## Document section

Bamboo groves are quintessential parts of the Japanese landscape and are cultivated in the gardens of temples and houses. Since the 8th century, bamboo baskets have been used to hold flowers scattered during Buddhist ceremonies. Over the centuries, elegant bamboo containers were used during ceremonial tea presentations, called chanoyu and sencha, as well as in the art of floral arranging. For many years, bamboo works remained utilitarian in nature, and it was not until the mid-20th century that a small number of artists left the traditional path and experimented with more sculptural forms. These bold experiments in turn influenced the art of contemporary Japanese basket making.

 

The exhibition at the Crow Collection presents twenty bamboo baskets from the mid-1940s to 2008, with a strong emphasis on works from the 21st century. Some of these works have never been exhibited before, such as the new “Composition through lines” series by visionary artist Uematsu Chikyu, in which he experiments with forms that have openings that appear unfinished. -Andreas Marks, Curator

 

 

On Screens . . .

 

The folding screen of Japan has many facets beyond the physical attributes of its multiple panels. It is at once fine art, decorative art, furniture, and symbolic object. As an object of fine art, the screen replaces the single canvas of Western painting; as decorative art, it provides unparalleled beauty in an architectural setting; as furniture, it gives personal control and flexibility to space; and as symbolic object it expresses power, prestige, status, and cultural authority. First seen in European collections beginning in the 16th century, the folding screen, or byobu, remains an iconic representation of Japanese cultural aesthetics.

## Set task
According to the exhibition text, how many bamboo baskets does the Crow Collection present, and what years do they span?

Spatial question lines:

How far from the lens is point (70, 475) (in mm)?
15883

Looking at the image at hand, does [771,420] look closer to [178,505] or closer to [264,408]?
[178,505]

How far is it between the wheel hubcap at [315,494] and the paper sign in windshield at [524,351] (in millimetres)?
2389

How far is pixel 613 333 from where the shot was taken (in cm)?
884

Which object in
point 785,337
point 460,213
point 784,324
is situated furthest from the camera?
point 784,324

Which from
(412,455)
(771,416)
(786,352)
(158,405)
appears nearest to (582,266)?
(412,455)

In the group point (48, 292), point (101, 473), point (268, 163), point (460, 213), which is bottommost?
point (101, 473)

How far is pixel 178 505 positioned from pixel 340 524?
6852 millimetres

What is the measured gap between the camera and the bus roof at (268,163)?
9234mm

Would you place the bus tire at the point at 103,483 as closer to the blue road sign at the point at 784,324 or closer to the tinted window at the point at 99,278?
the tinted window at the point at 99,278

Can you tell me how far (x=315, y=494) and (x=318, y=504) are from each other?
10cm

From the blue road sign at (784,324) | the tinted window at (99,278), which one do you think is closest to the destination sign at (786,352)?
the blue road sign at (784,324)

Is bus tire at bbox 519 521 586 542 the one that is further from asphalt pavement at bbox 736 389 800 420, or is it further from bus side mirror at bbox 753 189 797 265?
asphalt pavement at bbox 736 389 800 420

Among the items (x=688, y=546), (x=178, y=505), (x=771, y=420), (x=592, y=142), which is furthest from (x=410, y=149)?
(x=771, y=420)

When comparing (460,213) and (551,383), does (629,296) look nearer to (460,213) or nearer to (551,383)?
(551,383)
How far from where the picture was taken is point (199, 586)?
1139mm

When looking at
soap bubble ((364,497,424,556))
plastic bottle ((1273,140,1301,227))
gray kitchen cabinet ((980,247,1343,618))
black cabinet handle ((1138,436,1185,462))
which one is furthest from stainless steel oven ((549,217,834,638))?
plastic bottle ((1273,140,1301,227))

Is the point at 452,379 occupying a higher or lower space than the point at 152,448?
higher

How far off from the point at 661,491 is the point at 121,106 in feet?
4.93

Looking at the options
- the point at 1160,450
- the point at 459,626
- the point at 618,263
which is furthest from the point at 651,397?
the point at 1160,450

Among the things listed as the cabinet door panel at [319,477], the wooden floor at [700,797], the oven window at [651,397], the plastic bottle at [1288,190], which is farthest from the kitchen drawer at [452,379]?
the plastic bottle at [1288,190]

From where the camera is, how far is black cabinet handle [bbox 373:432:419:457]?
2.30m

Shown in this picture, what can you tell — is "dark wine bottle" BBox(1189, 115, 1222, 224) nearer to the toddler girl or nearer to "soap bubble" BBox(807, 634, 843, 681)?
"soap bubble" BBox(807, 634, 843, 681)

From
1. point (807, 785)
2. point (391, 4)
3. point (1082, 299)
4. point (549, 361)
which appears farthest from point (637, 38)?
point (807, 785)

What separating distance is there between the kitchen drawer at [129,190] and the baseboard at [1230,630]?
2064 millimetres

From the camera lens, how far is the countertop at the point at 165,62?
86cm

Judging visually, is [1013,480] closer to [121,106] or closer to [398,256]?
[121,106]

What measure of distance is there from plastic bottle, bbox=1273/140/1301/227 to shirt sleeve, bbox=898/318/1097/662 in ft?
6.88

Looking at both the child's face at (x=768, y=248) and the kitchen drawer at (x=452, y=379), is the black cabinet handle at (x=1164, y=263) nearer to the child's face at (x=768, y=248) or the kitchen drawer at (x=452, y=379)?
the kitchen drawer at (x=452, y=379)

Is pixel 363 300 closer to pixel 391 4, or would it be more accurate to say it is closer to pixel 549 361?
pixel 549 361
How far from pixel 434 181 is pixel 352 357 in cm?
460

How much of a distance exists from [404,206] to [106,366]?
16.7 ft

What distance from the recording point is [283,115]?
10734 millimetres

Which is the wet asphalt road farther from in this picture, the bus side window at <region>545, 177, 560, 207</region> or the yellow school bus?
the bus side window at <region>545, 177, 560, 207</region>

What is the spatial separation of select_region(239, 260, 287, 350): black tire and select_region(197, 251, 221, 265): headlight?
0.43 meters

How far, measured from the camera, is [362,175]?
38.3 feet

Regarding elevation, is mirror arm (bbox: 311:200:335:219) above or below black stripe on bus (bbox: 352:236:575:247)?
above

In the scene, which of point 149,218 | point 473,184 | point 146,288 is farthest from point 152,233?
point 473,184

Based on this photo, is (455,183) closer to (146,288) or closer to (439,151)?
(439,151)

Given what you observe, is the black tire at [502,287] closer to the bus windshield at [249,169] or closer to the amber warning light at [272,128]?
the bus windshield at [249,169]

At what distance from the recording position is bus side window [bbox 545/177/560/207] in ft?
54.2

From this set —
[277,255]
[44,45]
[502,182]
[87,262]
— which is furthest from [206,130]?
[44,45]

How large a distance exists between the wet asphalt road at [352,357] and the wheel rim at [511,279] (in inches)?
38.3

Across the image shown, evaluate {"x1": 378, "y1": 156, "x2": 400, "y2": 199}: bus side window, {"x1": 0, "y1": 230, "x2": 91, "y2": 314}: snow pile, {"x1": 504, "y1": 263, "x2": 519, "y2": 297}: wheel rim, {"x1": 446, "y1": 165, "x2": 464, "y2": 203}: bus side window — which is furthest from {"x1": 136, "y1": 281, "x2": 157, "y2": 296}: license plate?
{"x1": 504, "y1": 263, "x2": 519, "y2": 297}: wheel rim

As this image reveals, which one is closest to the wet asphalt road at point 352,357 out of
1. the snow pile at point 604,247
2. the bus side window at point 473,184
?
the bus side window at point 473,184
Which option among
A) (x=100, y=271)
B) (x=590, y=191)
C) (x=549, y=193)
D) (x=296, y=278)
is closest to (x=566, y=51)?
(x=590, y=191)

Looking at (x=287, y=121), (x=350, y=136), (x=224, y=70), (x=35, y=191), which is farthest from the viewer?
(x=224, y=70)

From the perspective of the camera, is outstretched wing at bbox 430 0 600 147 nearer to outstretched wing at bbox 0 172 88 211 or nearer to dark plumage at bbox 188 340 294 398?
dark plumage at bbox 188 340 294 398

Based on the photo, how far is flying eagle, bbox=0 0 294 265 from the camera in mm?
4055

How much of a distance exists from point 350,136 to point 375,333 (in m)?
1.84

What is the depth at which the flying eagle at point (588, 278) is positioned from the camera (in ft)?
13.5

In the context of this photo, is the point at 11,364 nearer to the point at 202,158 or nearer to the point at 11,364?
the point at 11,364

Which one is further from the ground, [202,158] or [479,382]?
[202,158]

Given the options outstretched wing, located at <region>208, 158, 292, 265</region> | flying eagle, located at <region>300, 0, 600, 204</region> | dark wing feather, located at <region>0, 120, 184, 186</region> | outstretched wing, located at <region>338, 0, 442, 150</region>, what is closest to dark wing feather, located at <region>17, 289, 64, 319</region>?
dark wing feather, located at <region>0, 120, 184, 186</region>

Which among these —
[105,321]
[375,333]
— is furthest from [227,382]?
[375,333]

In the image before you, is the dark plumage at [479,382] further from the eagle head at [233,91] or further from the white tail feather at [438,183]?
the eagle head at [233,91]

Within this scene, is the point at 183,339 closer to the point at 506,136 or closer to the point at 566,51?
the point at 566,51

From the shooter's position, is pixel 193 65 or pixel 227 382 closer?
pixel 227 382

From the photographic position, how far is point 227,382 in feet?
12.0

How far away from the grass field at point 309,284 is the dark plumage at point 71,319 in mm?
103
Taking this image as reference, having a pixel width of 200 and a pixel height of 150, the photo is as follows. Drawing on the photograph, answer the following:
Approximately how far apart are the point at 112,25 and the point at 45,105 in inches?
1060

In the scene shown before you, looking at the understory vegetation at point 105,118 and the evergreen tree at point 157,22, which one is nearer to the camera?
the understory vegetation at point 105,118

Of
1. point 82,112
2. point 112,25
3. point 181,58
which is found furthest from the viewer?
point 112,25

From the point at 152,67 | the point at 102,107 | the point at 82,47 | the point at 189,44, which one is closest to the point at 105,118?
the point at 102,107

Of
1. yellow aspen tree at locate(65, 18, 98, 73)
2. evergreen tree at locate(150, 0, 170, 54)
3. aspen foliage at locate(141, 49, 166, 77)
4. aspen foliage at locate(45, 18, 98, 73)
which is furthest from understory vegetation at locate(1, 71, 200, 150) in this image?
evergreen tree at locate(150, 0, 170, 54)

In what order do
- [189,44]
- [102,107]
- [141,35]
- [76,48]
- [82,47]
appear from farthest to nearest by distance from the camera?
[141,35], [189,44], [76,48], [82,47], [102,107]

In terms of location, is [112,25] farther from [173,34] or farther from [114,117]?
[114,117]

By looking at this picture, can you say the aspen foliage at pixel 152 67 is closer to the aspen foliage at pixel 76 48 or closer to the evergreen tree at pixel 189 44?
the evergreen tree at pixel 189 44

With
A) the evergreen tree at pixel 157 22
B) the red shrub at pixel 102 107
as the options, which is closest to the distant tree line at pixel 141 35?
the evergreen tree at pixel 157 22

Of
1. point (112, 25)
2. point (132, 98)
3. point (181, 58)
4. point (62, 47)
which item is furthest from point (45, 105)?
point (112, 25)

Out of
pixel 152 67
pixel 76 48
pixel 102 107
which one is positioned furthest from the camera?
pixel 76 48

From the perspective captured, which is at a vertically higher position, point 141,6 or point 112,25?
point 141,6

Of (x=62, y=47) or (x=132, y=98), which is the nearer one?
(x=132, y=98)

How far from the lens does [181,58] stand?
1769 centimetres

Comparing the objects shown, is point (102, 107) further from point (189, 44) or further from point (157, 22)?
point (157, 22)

## Task response
Twenty bamboo baskets, from the mid-1940s to 2008.